Data transmission tests
–ATR (parity error detection, and if T = 0 is present, character repetition and ATR structure and contents)
–PTS (PTS structure and contents)
–Data transmission test at OSI layer 2 (start bit, data bits and stop bit, divider, and data transmission convention)
–T=0 transmission protocol (parity error detection and character repetition, various processes)
–T=1 transmission protocol (CWT, BWT, BGT, resync, error mechanisms, various processes)
–Secure messaging
Testing available commands
–Test all possible class bytes
–Test all possible instruction bytes
–Test all available commands using equivalence classes for the supported functions
Testing available files
–Test whether all files are present in the correct locations (MF, DF)
–Test for correct file size
–Test for correct file structure
–Test for correct file attributes
–Test for correct file contents
–Test the defined access conditions (read, write, block, unblock etc.)

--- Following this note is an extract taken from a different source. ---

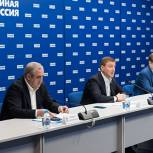 «Единая Россия» внесла в Госдуму поправки в Трудовой кодекс — они защищают права работников на удаленке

Testing available processes
–Test the defined state machines (e.g., the command sequence)
As can easily be imagined, even if equivalence classes are generated and various other minimization techniques are used, a relatively large number of individual tests are required. It can be assumed that 4000 to 8000 different tests must be prepared to cover the essential test cases for a 20-kB smart card operating system, with tests that perform the same operation many times in a single loop (such as sending several hundred different values to the smart card) being counted as single tests. The number of commands sent to the smart card using these tests can easily be on the order of 40,000. The amount of time required to perform all these tests is in the range of one to two days. The only way to manage such a large number of tests with a reasonable amount of effort is to use a suitable database, which can also store the test results. The ‘tree and tabular combined notation’ (TTCN), which is standardized in ISO/IEC 9646-3, is one of the techniques that can be used to formally describe the tests. Any desired test case can be described in a general and standardized form using this notation. An interpreter can then use this description to automatically generate the command APDUs for the card being tested. This allows largely automated test procedures to be defined. The structure of a test tool for smart cards is shown in Figure 9.17. The specification of the card’s software, which is written completely in pseudocode, is contained in an appropriate database. If the specification changes, the necessary modifications to the tests are made automatically. Another database contains all of the tests, which are defined in a high-level language that can also be directly read by a computer. The two databases feed a test pattern generator, which generates the commands (i.e., TPDUs or APDUs as appropriate) for the card being tested. A simulation of the real card, which is largely defined by the specification, is run in parallel. Since there are incompletely predictable processes in the real card (e.g., generating a random number), additional data must be sent to the simulated card. The real and simulated cards send their command responses to a comparator. If they are the same, the real card has provided the correct result, insofar as the simulation is the proper reference. All the data generated during a test run are stored in a log database so they can later be manually evaluated.